Arie falling in love with a borderline mute blonde girl named Lauren B who is scared of emotions is the most Bachelor thing to happen on #TheBachelor
— Andrea Lavinthal (@andilavs) February 13, 2018
Third 1-on-1 date goes to Seinne, leaving my three faves to battle it out in the group date. Ok, but this date includes a truffle dog. Doggo + outrageously expensive food. Yes, please.
They also have to do that awkward thing where some Italian family lets these American idiots come to their house and spit out some prerehearsed line about love. The whole ‘Italians think with their hearts not their brains’ is the kind of flat stereotype bullshit that I would usually get mad at these people for giving into for the sake of ABC. However, after having been a legal resident of Rome for 2 years, I can confirm that Italians don’t in fact think with their brains. Sorry.
Seinne: I don’t want this to end…
Arie: making that pizza earlier reminded me that I went to PizzaHutU and you went to Yale pic.twitter.com/b1ssmmapTd
— Derek Peth (@PethDerek) February 13, 2018
Seinne is sent home because that’s the choice that makes sense. I think she’s better off without him, but I also would have enjoyed Seinne’s family tearing into this pizza hut-working mediocre white man.
The group date of 3 people is now slightly more interesting seeing as only one person is going home. Double the roses, double the drama! Kendall is the only person who hasn’t gotten a 1-on-1 yet, though she did get to make out with Arie on the Eiffel Tower after sending Krystal home, so pretty iconic. Kendall gets the first rose of the date and I can breathe in relief. Can’t wait to meet Kendall’s twin sister and the taxidermied corpses of all the men who have crossed her in the past (I assume that’s the interior decor of the Long home).

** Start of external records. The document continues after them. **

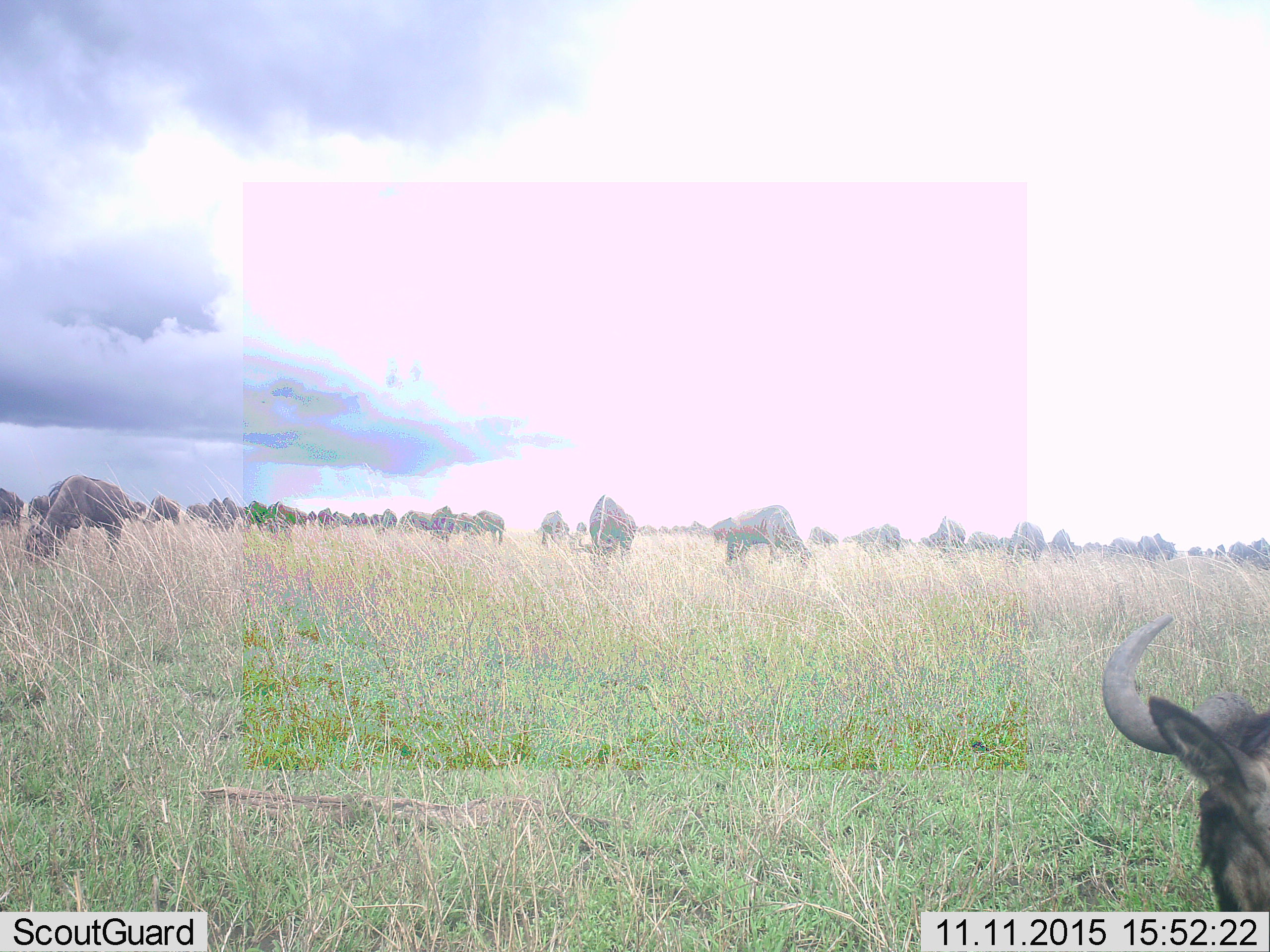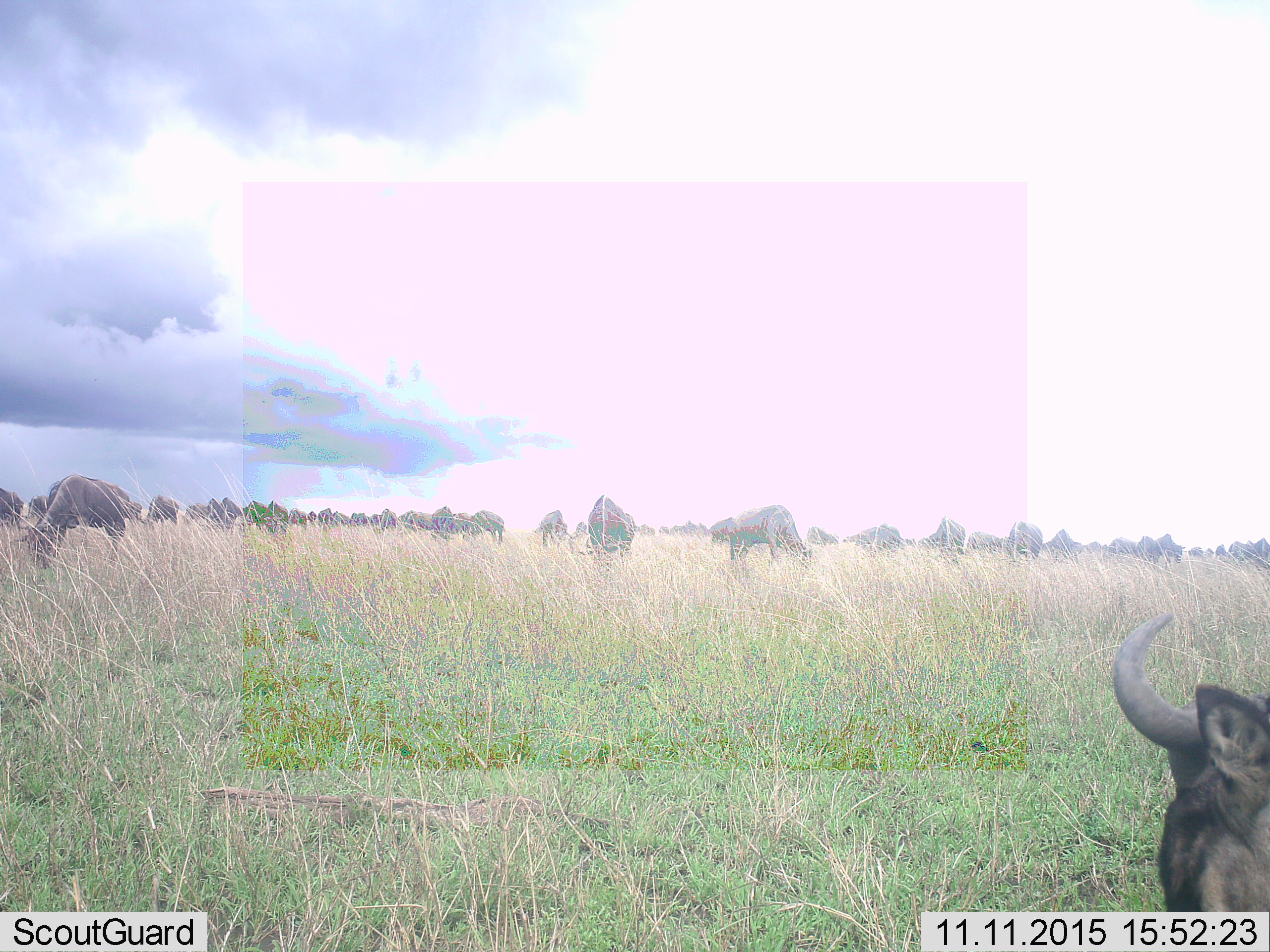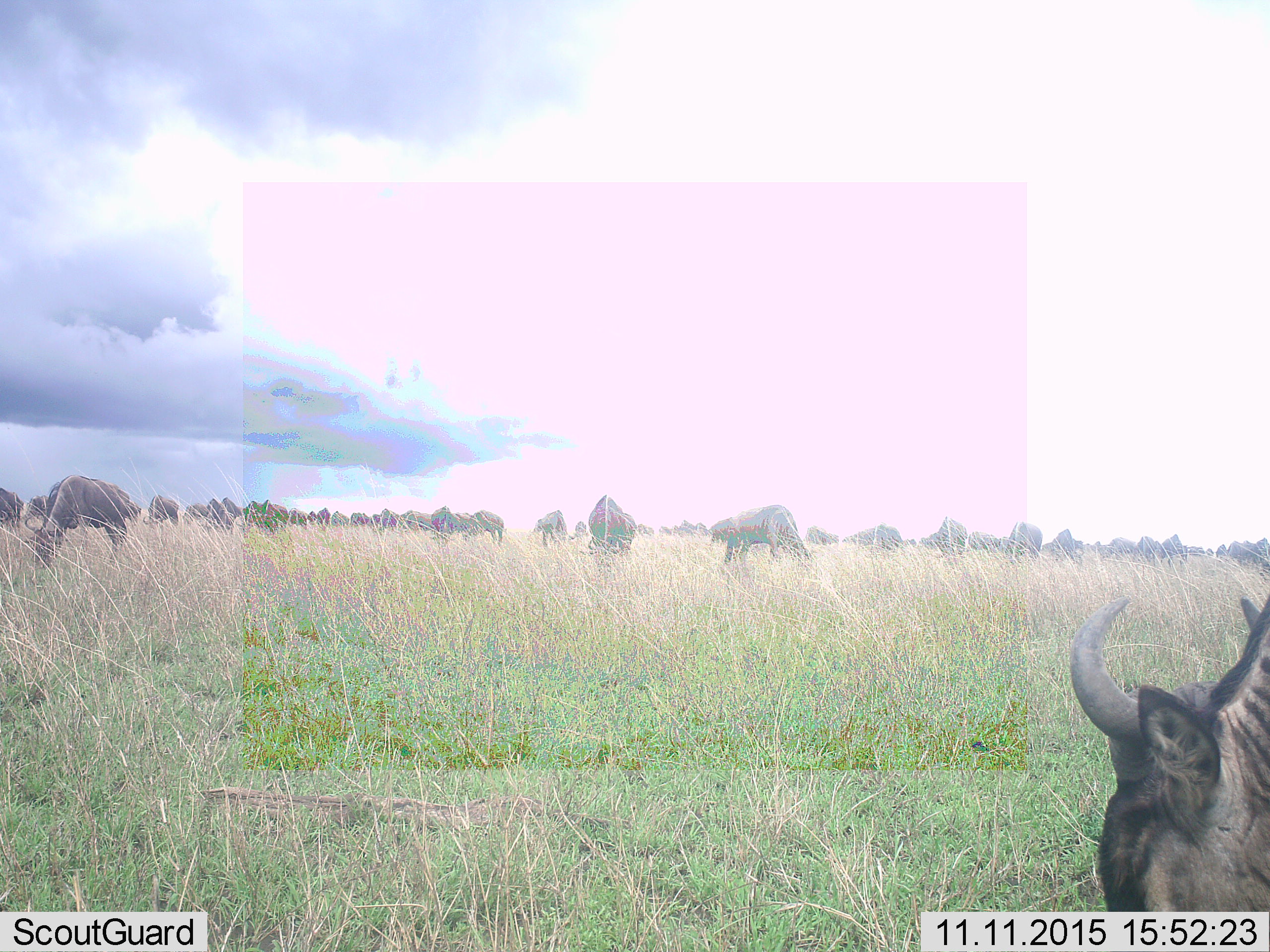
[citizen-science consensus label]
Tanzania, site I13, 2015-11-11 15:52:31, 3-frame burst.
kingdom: Animalia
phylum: Chordata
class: Mammalia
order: Artiodactyla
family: Bovidae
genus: Connochaetes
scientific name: Connochaetes taurinus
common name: blue wildebeest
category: wildebeest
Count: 11-50.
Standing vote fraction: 56%.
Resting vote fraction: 0%.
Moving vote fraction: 44%.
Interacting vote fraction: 11%.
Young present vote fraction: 0%.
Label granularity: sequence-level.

Tia, honey. Don’t badmouth Bekah. We are so past that point in the show and it doesn’t make you look good. Bekah shows Tia wrong when Tia questioned her maturity by sobbing hysterically. I feel like Arie is a parent trying to broker an argument between his two young daughters (I know I said I wasn’t making any age jokes but it’s just so real right now).
Tia worries that Bekah isn't serious about this.

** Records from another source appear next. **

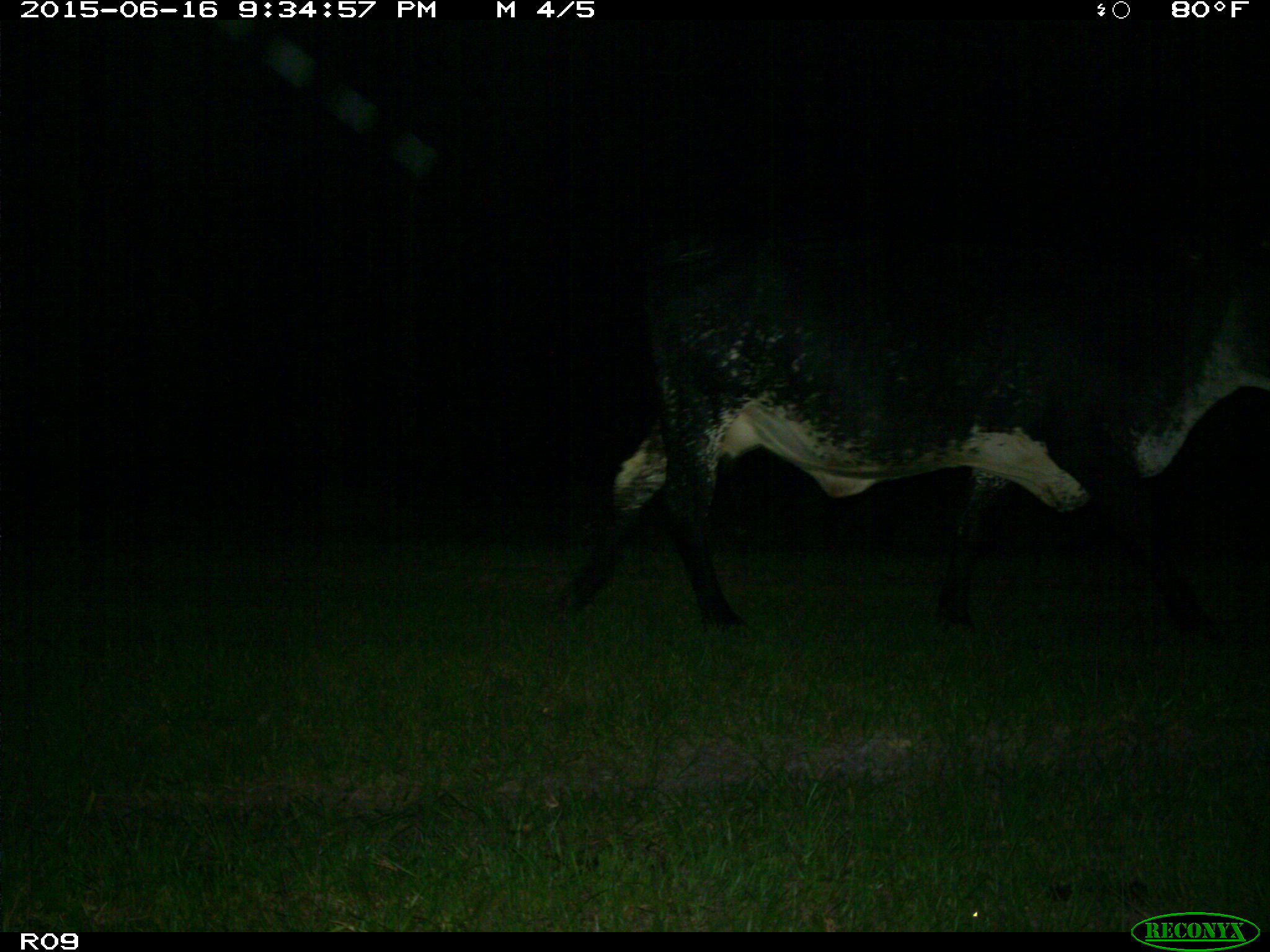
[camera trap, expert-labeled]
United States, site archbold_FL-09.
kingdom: Animalia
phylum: Chordata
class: Mammalia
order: Artiodactyla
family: Bovidae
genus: Bos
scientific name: Bos taurus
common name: domestic cow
Bos taurus (domestic cow).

— Dana Weiss (@Possessionista) February 13, 2018
In the first unsurprising event of this episode, Bekah is sent home. She gives us a good ole cry in the Limo of Shame, but she doesn’t show any obvious distress to Arie’s face. Yasss girl. Bekah is her best self to the end. We’re gonna miss you, hun. Though she did recently grace our TV screens letting us know that she is not in fact a weed farmer. Bekah is the gift that keeps on giving.